On the Eve of the Proclamation of His Mission

Notwithstanding the fact that Arabia was a pit of iniquity and the bastion of idolatry and polytheism, Muhammad himself was never contaminated by any vice or sin, and he never bowed before any idol. Even before he formally declared that he came to establish the Kingdom of Heaven on earth, his own conduct and character were a reflection of Qur’an -the glorious. Even his critics have not been able to point out any divergence between his conduct and the precepts of Qur’an at any time, before or after the Proclamation. After the Proclamation of his mission as the Messenger of God, he placed pagan practices and customs under proscription, but there is no evidence that before doing so, he himself ever committed a pagan act, or indeed any act repugnant to Qur’an.

It appears that Qur’an, the Book of God, was etched on the heart of Muhammad from the beginning, and it also appears that he “preached” Islam even before the Proclamation but only through his deeds and not with words. His deeds were just as eloquent as his speeches, and they proclaimed to the world what manner of man he was. After all, it were the pagans who called him Amin (the trusted one) and Sadiq (the truthful), and they were the same people who, in later years, persecuted him, hunted him, Banushed him, and set a price on his head.

Depraved and wanton as the pagan Arabs were, they admired truthfulness, even in an enemy. Yet their admiration for Muhammad’s truthfulness did not inhibit them from seeking his destruction when he denounced their idolatry and polytheism. They thirsted for his blood ever since he invited them to Islam but never questioned his trustworthiness. On this point there cannot be a testimony more unimpeachable than theirs.

The citizens of Makkah admired not only Muhammad’s integrity but also his judgment. At one time, the Quraysh were rebuilding the Kaaba, and in one of the walls they had to fit the Black Stone. Someone had to bring the Black Stone to the site of construction, lift it from the ground, and put it in its place in the wall.
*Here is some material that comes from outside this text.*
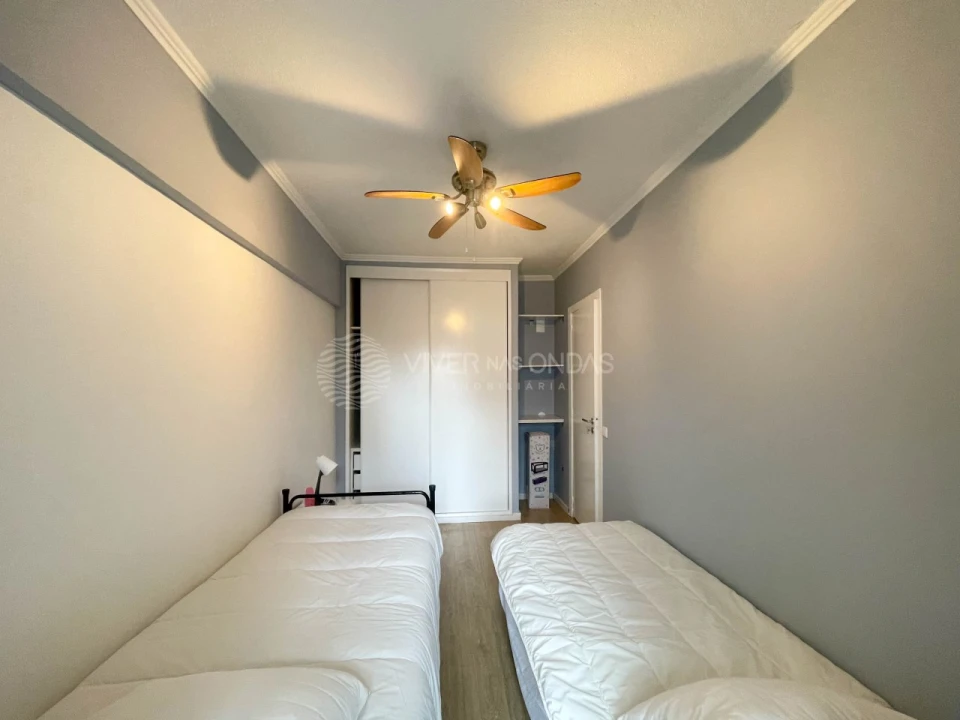 Apartamento T3 para Arrendamento em Costa da Caparica Foto 27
Who was going to do it?

Each clan claimed the honor for itself but the other clans were not willing to yield to anyone in this matter. The disagreement led to violent speeches, and hotheads threatened to decide with the sword who would place the Black Stone in its place in the wall.
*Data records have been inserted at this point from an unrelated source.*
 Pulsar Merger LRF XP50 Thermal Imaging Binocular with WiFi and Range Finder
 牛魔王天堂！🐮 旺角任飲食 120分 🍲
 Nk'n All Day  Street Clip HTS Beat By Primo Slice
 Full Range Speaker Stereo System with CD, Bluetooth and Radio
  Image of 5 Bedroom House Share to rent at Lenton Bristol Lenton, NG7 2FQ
At that moment, an old Arab intervened, and suggested that instead of fighting against and killing each other, the chiefs of the clans ought to wait and see who would be the first man to enter the precincts of the Kaaba on the following morning, and then submit the case for adjudication to him.
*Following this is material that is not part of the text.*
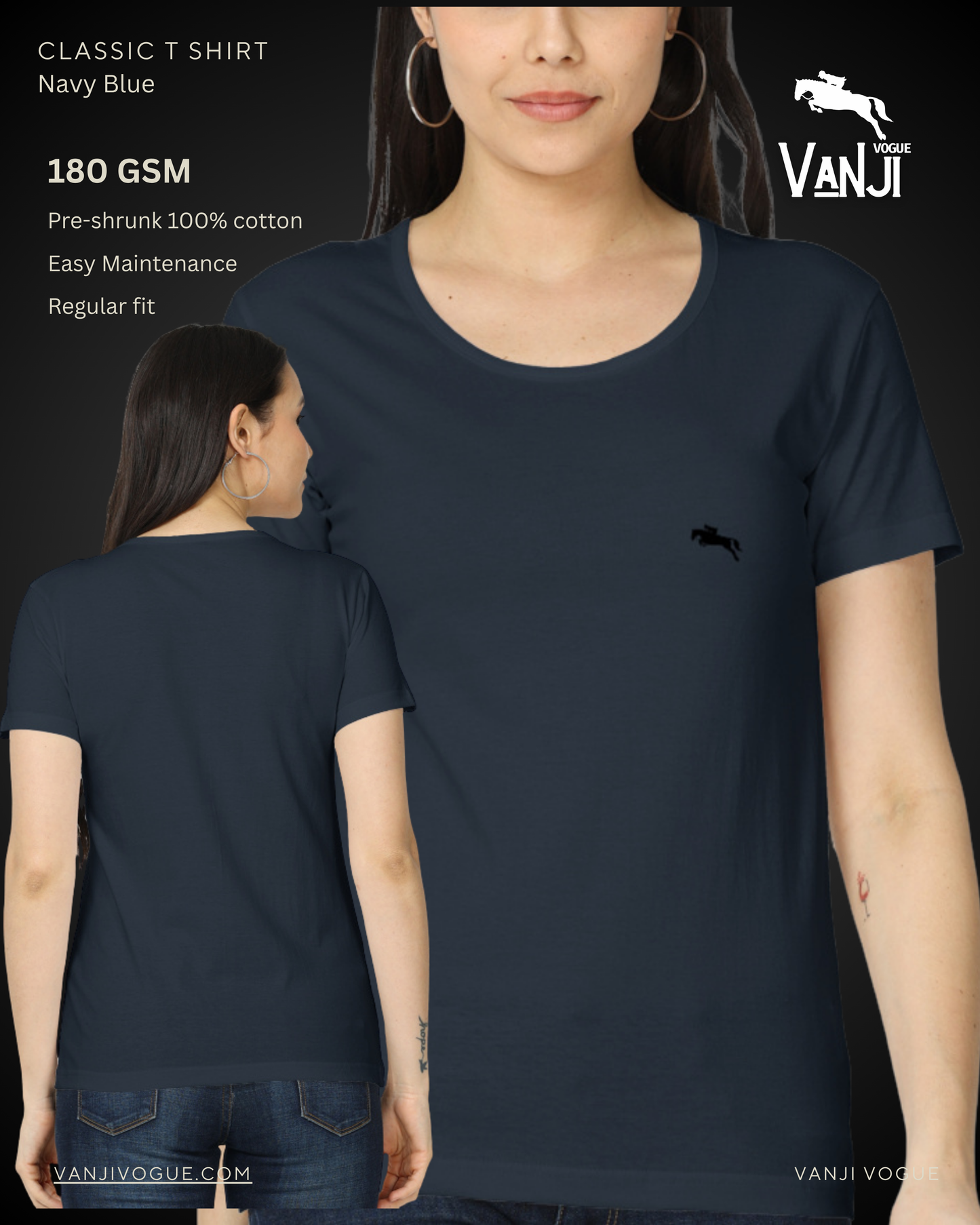 Women's Classic T-Shirt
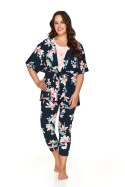 SZLAFROK MARIJA 2715 R.2XL-3XL TARO SZLAFROK MARIJA 2715 R.2XL-3XL TARO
It was a wise suggestion, and the chiefs wisely accepted it. Next morning when the gate of Kaaba was opened, they saw Muhammad entering through it. They were all glad that it was he, and they all agreed to refer their dispute to him, and to abide by his decision.

Muhammad ordered a sheet of cloth to be brought, and to be spread on the ground. He then placed the Stone on it, and he asked each chief to lift one of its corners and to carry it to the foot of the wall of Kaaba. When it was done, he himself lifted the Stone and placed it in position.

Muhammad’s decision satisfied everyone. By his wisdom, he had saved faces and he had obviated bloodshed. The incident also proved that in moments of crisis, the Arabs deferred to his opinion. He was a charismatic leader of men.